A strange machine crash lands in the jungle near a
small village on a
peninsula on the planet known as Nanagada. When the villagers come to find out what has happened, an equally strange man climbs out of the machine and immediately asks where the villagers obtained their supplies and weapons. They tell him that all their goods come from Capitol
City, all the way out at the tip of the Nanagadan peninsula. He asks for directions and then sets out into the jungle, heading for this distant destination. His name is Pepper and he hasn’t a moment to spare. He desperately needs to find a man named John deBrun. There’s a problem, though. John deBrun is desperately trying to find himself, as well.
John can’t remember anything prior to when he was found washed up on the shore near the town of Brungstun nearly thirty years ago. He has remained in the town, married and had a son and leads a good, happy life now but the details of his
past have never returned to him. He can’t stop thinking about it. He knows his past is still there, hanging just out of reach on the fringes of his mind. Dim images of other people and places come to him in his dreams but he can’t make sense of them. He has no context. But he is forced to put these thoughts aside in view of a terrible threat. The day that the inhabitants of Nanagada have dreaded has finally come. Beyond the Wicked High Mountains, which form a natural barrier between the peninsula and the rest of the continent, the Azteca Empire has raised an army powerful enough to mount a full scale
invasion. Driven to this end by the Teotl, inhuman, predatory beings who demand sacrifices to make the rains come and the crops grow, the Azteca plan to slaughter every last Nanagadan to quench the bloodthirst of their alien masters.

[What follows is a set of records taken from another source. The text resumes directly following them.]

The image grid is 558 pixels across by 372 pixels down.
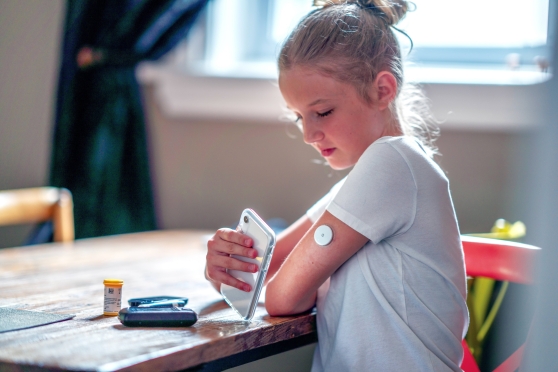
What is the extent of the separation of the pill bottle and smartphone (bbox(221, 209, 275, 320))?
0.17 m

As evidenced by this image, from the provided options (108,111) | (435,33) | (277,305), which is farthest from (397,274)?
(108,111)

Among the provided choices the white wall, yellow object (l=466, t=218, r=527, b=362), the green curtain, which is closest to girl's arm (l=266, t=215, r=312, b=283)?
yellow object (l=466, t=218, r=527, b=362)

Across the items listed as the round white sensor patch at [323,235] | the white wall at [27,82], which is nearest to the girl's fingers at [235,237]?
the round white sensor patch at [323,235]

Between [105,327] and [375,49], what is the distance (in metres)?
0.59

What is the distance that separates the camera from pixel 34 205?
5.60 feet

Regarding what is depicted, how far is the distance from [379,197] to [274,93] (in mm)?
1209

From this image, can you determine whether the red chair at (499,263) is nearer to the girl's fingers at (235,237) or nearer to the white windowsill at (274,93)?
the girl's fingers at (235,237)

One by one, the towns and villages empty out and refugees pour into Capitol City ahead of the advancing Azteca. The city’s administrators must look for guidance from their own alien allies, the Loa, small, frail creatures who dwell underground and are the adversaries of the Teotl.
Pepper catches up with John while he is also moving his family toward the imagined safety of Capitol City. He tells John that he is a friend from his past, calls him an Old Father, and tells him the answers to all his questions lay far away to the north, frozen in polar ice, in a device called the Ma Wi Jung.

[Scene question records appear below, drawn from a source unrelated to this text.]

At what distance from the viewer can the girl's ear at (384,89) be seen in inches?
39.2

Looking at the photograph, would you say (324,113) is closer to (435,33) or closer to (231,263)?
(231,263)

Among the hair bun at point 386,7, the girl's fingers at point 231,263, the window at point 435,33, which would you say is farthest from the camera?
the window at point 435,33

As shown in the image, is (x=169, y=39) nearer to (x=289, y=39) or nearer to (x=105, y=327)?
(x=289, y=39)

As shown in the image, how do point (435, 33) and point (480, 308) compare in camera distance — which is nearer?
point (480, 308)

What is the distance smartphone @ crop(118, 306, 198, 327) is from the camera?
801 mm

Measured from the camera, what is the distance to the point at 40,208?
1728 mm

Now John is torn between protecting his family and finally having the opportunity to find out who he is. With the Azteca army looming ever closer, John arrives in Capitol City and goes to appeal to the city leaders to allow him to mount an
expedition to the north to locate the Ma Wi Jung, as it may well also be something that could be used to fend off the Azteca. His request is granted and he and Pepper lead a small group of ships northward to find out what is up there.
This is an exciting and imaginative debut from author Tobias S. Buckell. The story features characters that are carefully nuanced and thus, wholly believable. The ending, though logical, is truly heartbreaking. The main message that Buckell delivers is that things are not always as they appear . John deBrun spends the course of the novel trying to regain his memories but the passage of time distorts and exaggerates memories and the truth behind them.